Former Illinois Gov. George Ryan’s blanket death sentence commutation comes too close to the 30th anniversary of legalized abortion to pass up making just a few observations.
There’s plenty to say just about that reprieve for 167 killers. Ryan’s 2000 execution moratorium followed exoneration of 13 death row inmates. No one, including Ryan, can point to the actual execution of an actually innocent person. These exonerations meant our criminal justice system, with its layers of due process and appeals, protections and guarantees, worked.
After declaring the moratorium, Ryan promised he would not issue a blanket pardon or a blanket commutation. He would honor the critical element of our criminal justice system, trial by jury, and not simply overturn their decisions in all cases in one fell swoop. Instead, he said he would consider each case individually, on its own merits, to make sure that only the guilty would be executed.
That, after all, is why the Supreme Court first suspended, then authorized, the death penalty in the 1970s. In Gregg v. Georgia, the court wrote in 1976 that “the punishment of death does not invariably violate the Constitution.” The Constitution, in fact, references that punishment no less than four times. Justice Potter Stewart wrote that implementing the death penalty properly requires considering “the specific circumstances of the crime” and “the characteristics of the person who committed the crime.”
In other words, the Constitution requires individualized treatment of death penalty cases. Which is why, I think, Ryan promised no blanket commutations. Yet on Jan. 11, he issued a blanket commutation for all inmates on Illinois’ death row. In his speech at Northwestern University’s law school, where he announced this stunning injustice, Ryan repeatedly asked, “Is that fair? Is that right?” In that same speech, Ryan admitted he “misled” the victims’ families by telling them he would not issue a blanket commutation. Well, is that fair?
Ryan violated the very principle of individualized justice at the heart of our criminal justice system.
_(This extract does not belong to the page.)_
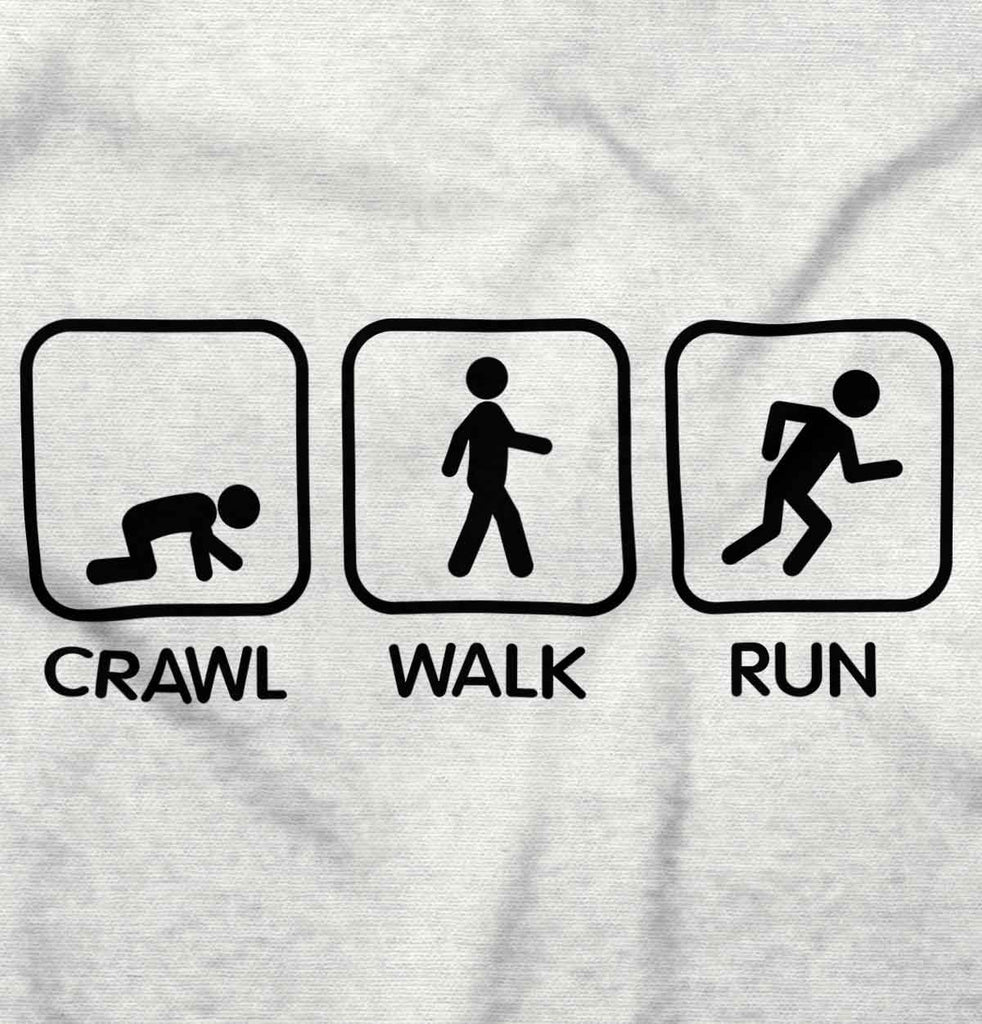 Crawl Walk Run Infant Toddler T Shirt-Direct To Garment Print-Brisco Baby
How fair is that? Why should it require an individual trial, before an individual jury, with individualized evidence, to impose the death sentence but simply a blanket, one-size-fits-all stroke of the pen to avoid it? Is that fair?
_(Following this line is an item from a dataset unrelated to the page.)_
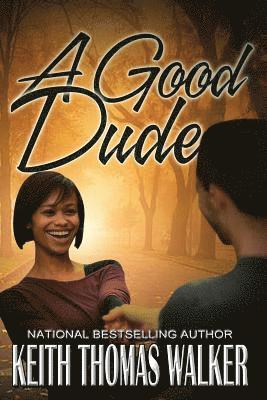 Keith Thomas Walker - A Good Dude, Häftad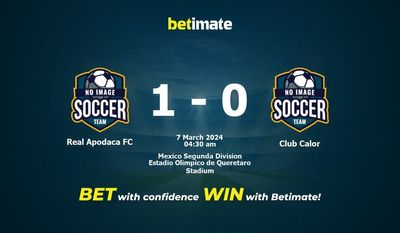 Dự đoán Real Apodaca FC vs Club Calor, Tỷ lệ & Mẹo cá cược 06/03/2024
And the jarring contrast between this blanket reprieve for guilty killers and next week’s anniversary of the Supreme Court’s blanket revocation of the right to life is stomach-churning. Ryan said all murderers must avoid their rightful punishment because one innocent person might be killed. Yet we know, to a moral certainty, down to an individual person, that every single child killed by abortion was innocent.
In his Jan. 11 speech, Ryan quoted Supreme Court Justice Harry Blackmun: “I no longer shall tinker with the machinery of death.” Only months from retirement on Feb. 22, 1994, Justice Blackmun wrote those words, intoning that he was “morally and intellectually obligated” to conclude that “the death penalty experiment has failed.” No combination of rules, regulations and safeguards could, he said, ensure that we will not “wrongly kill some defendants.” Letting the many we know to be guilty escape their just punishment of death was simply the price to pay because life is so precious.
Need I say it? Justice Blackmun authored Roe v. Wade, which created the right to kill innocent children. Those guilty murderers for whom Blackmun and Ryan are so sympathetic enjoyed the protections of the Constitution. In Roe, Blackmun said that preborn children enjoy no constitutional protections at all. Those guilty murderers benefited from due process, multiple appeals, lawyers and advocates. Innocent preborn children have nothing.
Ryan commuted the death sentence for every killer on death row. Blackmun, the justice whose piety Ryan quoted so seriously, made sure that no one, not even their fathers, could step in and commute the death sentence for little children. Ryan said he started thinking about the death penalty because he was “concerned about innocence” but “came to care above all about fairness.” Abortion kills the innocent with not even an attempt at fairness. Is that right?
Ryan said that “publicly sanctioned killing has cheapened human life and dignity.” Indeed. Any nation, any leader, anyone who would wring hands over the possibility of executing the innocent but ignore the certainty of executing the innocent has done more than that.